» **What you should do**: Below are records with pictures. Transcribe exactly, and only, the lines from the line with "Little girl peeking out from the curtain" to the line with "Climate change demonstrators", both ends included, but not the pictures.

(Image-text web data)

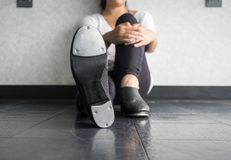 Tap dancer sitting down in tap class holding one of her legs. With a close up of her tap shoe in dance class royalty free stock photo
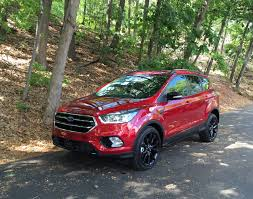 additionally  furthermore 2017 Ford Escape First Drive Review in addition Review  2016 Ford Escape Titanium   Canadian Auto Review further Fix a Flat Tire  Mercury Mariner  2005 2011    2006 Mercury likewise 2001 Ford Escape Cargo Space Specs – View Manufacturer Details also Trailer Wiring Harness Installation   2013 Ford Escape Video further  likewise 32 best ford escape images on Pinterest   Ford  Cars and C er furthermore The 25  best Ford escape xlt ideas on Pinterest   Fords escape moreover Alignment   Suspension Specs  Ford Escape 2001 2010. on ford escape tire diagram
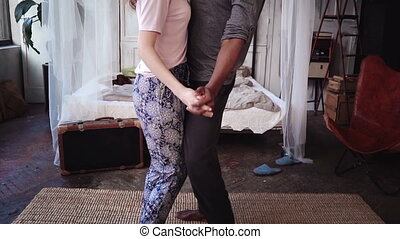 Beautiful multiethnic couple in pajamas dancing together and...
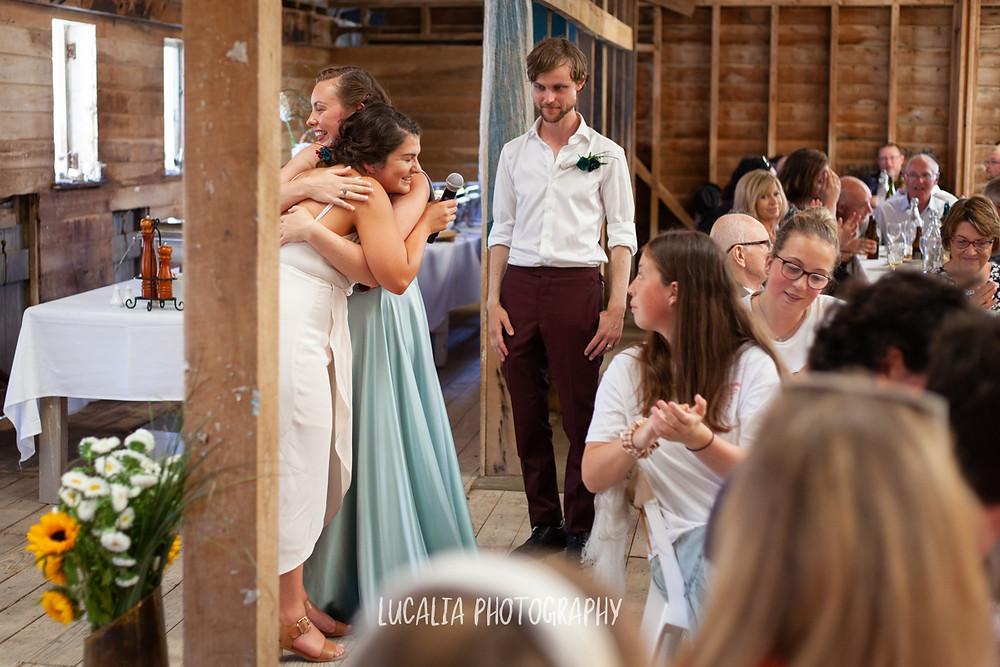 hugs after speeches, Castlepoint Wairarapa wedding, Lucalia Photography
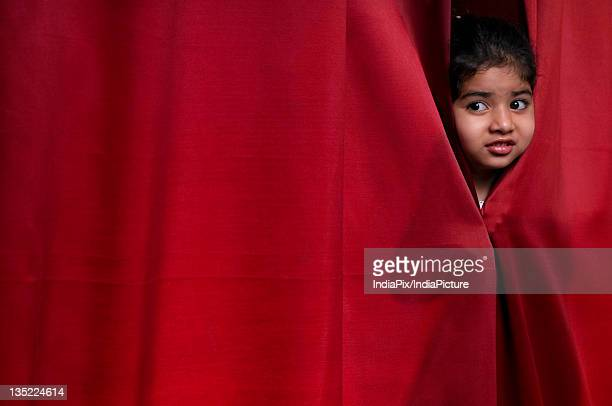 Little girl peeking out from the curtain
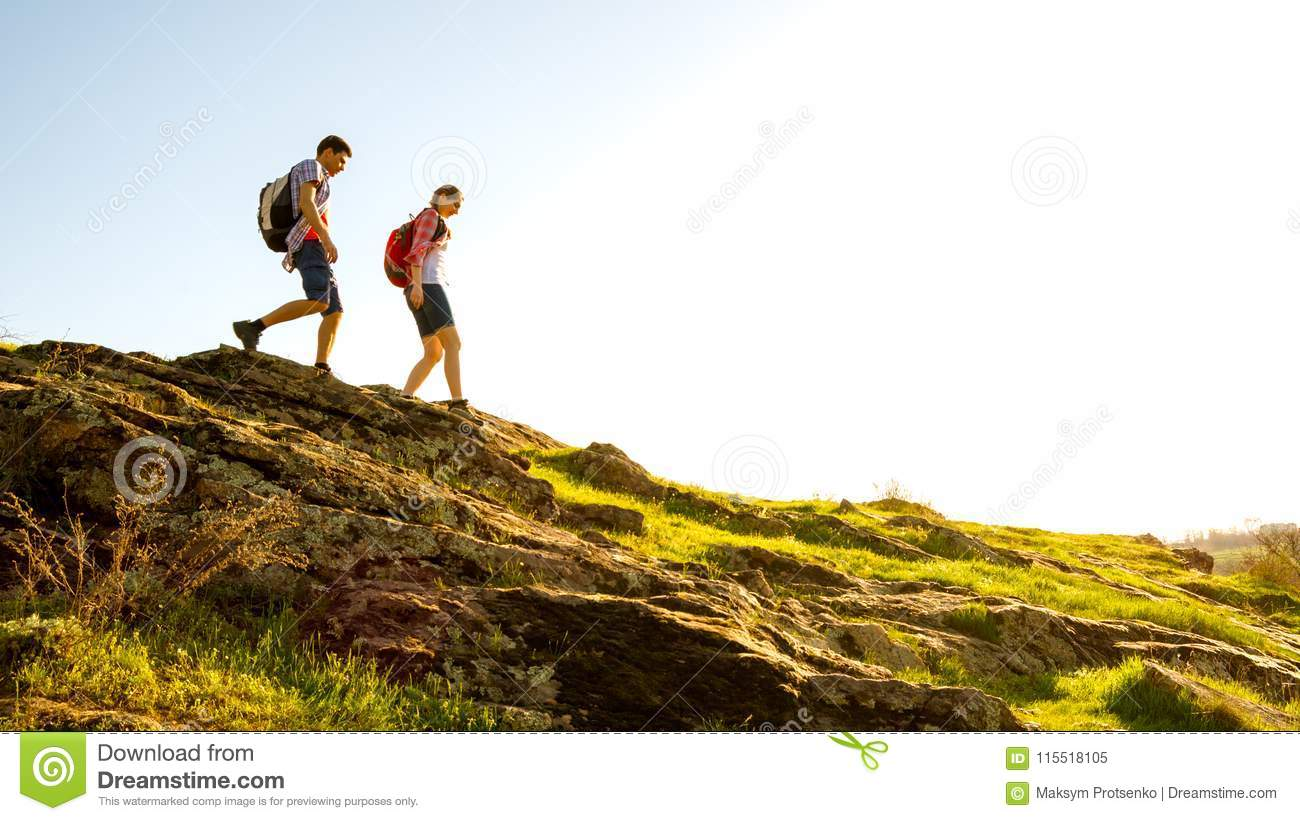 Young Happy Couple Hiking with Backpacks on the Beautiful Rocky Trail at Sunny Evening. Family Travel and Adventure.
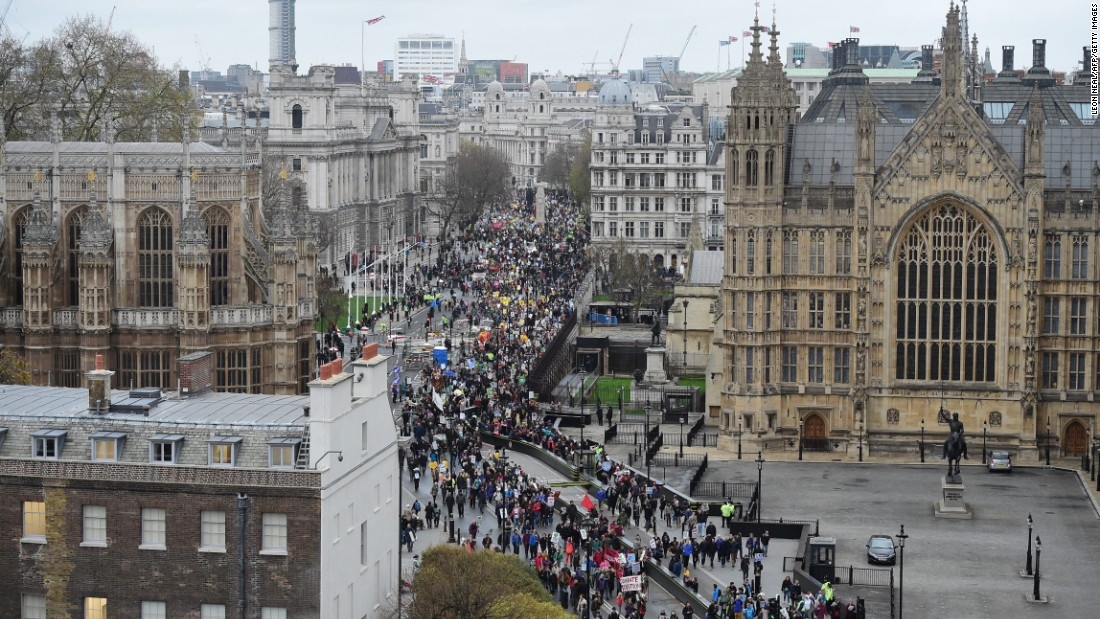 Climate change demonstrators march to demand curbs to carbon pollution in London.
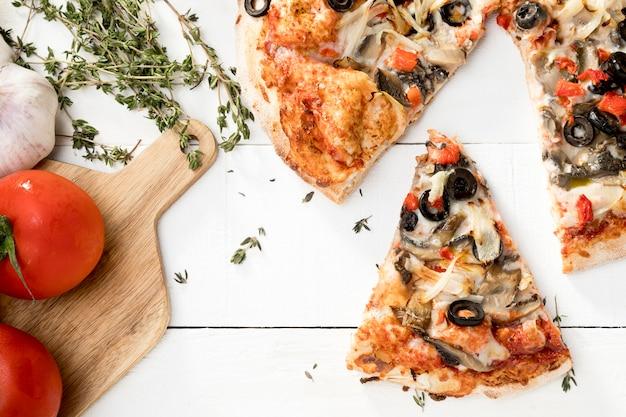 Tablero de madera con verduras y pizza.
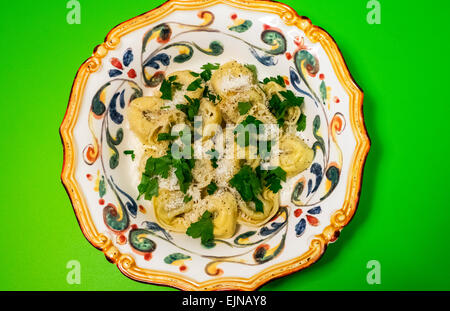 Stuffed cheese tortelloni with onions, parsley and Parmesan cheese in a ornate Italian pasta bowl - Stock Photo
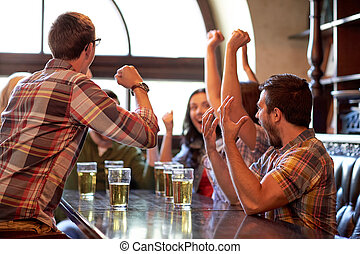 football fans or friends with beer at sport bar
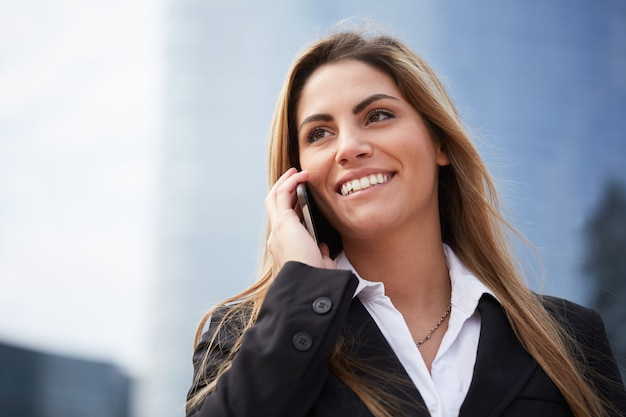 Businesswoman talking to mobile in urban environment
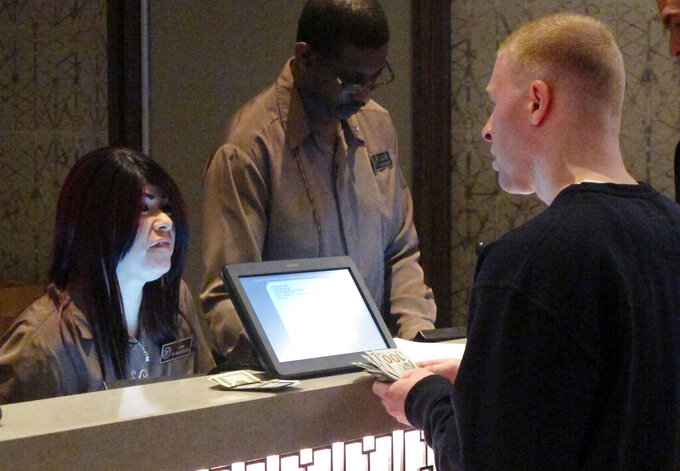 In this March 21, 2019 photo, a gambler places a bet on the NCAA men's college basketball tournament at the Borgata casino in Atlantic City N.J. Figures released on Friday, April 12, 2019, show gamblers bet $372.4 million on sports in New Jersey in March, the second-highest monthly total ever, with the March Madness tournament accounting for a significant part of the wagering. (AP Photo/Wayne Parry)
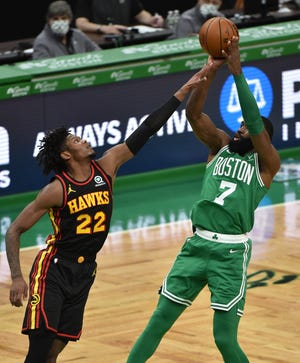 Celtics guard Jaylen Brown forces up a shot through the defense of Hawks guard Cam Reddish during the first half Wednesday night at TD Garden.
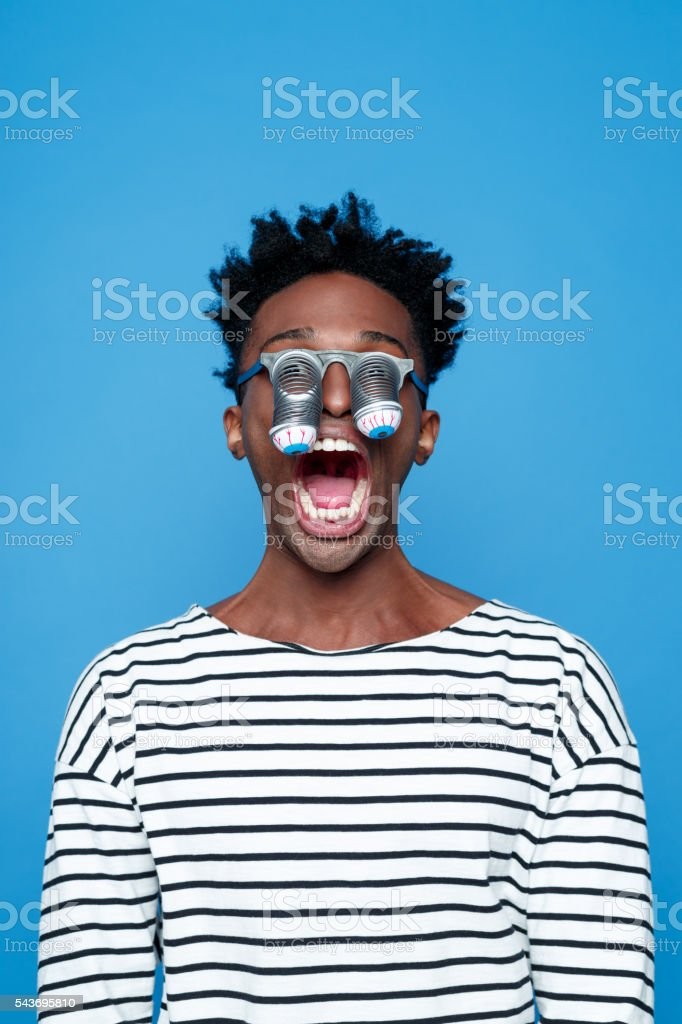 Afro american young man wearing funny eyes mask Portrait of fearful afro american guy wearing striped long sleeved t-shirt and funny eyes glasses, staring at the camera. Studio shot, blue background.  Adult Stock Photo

» **Written answer**:
 Little girl peeking out from the curtain
 Young Happy Couple Hiking with Backpacks on the Beautiful Rocky Trail at Sunny Evening. Family Travel and Adventure.
 Climate change demonstrators march to demand curbs to carbon pollution in London.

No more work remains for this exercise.